The movements of transient and migratory species also connect Puget Sound with the rest of the North Pacific. Some marine mammals such as sea lions and orcas spend just a portion of the year in the waters of Puget Sound, migrating to other areas at other times of the year. Salmon are an outstanding example of complex food-web linkages as they rear in freshwater and estuarine environments, migrate to marine waters and the open ocean, and return to transfer nutrients to terrestrial species such as eagles and bears. Additionally, salmon can simultaneously occupy multiple places in the food web depending on their life stage, size, habitats, and time of year.

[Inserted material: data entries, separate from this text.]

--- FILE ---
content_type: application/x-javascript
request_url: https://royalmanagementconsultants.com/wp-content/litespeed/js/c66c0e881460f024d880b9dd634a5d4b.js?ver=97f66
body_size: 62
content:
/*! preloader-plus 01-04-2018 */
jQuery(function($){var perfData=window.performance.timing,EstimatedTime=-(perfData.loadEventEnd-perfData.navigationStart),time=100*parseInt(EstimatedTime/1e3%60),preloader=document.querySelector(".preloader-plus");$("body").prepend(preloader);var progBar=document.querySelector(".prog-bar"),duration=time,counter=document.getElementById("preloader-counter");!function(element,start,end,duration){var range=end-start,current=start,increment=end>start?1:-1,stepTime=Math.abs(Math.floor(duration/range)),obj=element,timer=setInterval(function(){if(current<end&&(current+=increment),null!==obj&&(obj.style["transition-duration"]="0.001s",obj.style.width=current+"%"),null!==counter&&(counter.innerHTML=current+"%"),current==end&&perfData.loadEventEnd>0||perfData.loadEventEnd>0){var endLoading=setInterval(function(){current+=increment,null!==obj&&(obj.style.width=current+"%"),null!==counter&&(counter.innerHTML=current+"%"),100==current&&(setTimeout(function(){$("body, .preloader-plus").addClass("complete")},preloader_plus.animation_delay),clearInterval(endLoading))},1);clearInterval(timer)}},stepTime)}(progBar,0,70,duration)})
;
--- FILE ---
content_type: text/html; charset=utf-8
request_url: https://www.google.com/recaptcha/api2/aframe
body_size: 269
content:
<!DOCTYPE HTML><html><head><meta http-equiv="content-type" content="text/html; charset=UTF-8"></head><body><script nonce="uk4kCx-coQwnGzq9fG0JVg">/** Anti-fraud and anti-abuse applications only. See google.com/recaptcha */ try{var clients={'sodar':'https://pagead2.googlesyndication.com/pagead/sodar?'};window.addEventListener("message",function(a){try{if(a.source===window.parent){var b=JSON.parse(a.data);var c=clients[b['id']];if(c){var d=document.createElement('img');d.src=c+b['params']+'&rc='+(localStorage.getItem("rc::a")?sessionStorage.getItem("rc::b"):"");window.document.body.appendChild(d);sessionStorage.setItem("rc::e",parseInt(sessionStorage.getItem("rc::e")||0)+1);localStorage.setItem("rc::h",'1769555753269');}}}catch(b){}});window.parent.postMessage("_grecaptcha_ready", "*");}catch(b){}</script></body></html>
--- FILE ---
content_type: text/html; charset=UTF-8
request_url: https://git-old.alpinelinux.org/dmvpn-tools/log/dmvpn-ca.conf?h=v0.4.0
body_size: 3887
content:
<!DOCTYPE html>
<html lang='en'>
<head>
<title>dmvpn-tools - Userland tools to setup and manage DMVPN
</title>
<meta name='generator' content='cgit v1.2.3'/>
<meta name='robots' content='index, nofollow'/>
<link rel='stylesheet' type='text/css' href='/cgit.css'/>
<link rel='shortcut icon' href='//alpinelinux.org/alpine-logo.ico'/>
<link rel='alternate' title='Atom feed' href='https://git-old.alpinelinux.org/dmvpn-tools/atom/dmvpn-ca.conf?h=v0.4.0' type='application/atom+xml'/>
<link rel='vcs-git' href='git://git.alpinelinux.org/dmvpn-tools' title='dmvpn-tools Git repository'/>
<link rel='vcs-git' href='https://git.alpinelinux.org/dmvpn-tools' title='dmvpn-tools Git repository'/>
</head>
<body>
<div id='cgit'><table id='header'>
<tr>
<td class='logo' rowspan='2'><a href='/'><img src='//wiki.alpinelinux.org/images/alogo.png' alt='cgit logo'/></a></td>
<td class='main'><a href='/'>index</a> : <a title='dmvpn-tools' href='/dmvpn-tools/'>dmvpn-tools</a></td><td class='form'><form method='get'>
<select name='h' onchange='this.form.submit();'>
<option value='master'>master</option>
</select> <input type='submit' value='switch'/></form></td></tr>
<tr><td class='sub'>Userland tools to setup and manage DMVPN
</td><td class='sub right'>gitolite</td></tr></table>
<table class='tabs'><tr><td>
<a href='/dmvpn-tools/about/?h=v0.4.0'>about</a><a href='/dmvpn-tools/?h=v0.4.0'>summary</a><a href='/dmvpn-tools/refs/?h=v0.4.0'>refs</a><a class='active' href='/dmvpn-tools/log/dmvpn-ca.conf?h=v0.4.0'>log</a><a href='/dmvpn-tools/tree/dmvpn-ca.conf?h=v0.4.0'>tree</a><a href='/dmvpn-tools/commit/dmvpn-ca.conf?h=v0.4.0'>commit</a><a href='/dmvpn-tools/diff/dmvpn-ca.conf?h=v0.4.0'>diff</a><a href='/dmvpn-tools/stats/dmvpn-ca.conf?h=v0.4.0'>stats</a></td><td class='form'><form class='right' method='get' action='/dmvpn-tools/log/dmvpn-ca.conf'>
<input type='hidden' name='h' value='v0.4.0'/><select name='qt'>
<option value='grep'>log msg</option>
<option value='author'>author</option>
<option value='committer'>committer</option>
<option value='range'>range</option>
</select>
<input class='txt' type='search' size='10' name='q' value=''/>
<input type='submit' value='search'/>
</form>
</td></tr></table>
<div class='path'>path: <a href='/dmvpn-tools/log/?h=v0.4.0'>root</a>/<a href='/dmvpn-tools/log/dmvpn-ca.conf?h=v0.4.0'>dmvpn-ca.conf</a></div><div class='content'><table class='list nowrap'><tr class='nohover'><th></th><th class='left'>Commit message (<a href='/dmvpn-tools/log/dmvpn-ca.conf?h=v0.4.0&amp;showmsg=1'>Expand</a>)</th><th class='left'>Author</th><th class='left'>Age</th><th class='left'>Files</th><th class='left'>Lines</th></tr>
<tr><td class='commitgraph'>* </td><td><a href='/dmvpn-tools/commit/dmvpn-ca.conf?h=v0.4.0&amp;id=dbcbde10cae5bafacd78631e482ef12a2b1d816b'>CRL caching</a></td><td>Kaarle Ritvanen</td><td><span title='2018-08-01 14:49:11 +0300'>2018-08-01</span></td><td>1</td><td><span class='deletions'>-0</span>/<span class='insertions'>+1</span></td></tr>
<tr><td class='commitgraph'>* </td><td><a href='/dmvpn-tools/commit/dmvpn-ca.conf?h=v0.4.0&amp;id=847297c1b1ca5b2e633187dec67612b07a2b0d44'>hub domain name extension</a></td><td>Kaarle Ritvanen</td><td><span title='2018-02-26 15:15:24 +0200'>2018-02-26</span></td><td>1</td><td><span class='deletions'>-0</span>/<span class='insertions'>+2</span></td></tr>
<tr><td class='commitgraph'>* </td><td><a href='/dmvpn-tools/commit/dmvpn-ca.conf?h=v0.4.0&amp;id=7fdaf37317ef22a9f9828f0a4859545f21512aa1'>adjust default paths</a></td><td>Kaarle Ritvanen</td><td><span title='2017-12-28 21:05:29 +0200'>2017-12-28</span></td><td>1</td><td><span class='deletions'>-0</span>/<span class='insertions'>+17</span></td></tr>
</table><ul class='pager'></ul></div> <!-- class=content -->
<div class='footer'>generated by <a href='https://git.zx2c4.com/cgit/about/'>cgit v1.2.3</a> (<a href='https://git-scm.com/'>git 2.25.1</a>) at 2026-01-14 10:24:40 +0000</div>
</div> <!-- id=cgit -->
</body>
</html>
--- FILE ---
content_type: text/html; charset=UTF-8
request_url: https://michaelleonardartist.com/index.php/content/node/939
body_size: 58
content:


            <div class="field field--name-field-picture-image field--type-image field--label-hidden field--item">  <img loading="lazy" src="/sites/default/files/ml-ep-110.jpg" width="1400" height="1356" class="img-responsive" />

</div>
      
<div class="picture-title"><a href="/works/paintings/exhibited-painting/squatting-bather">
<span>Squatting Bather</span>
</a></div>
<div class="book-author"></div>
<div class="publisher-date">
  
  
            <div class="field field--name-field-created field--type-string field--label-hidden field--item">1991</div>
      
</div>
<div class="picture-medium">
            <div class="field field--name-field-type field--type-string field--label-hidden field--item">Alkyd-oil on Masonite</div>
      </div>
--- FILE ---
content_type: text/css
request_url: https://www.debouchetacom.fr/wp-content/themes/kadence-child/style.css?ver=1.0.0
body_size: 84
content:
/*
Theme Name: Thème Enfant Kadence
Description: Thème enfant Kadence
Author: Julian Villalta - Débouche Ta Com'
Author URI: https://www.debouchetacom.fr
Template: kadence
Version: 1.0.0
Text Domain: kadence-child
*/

Bower, J.L. 2004. Assessing southern Strait of Georgia marine bird population changes since 1980: what we know and what we need to know. In T.W. Droscher and D.A. Fraser (eds). Proceedings of the 2003 Georgia Basin/Puget Sound Research Conference. CD-ROM or Online. Available: [February 2004]

Nysewander, D.R., J.R. Evenson, B.L. Murphie and T. A. Cyra. 2001. Status and trends for a suite of key diving marine bird species characteristic of greater Puget Sound, as examined by the marine bird component, Puget Sound Ambient Monitoring Program (PSAMP)

About the Author: 
Sound Science: Synthesizing ecological and socioeconomic information about the Puget Sound ecosystem. 2007. Mary H. Ruckelshaus and Michelle M. McClure, coordinators; prepared in cooperation with the Sound Science collaborative team. U.S. Dept. of Commerce, National Oceanic & Atmospheric Administration (NMFS), Northwest Fisheries Science Center. Seattle, Washington. 93 p.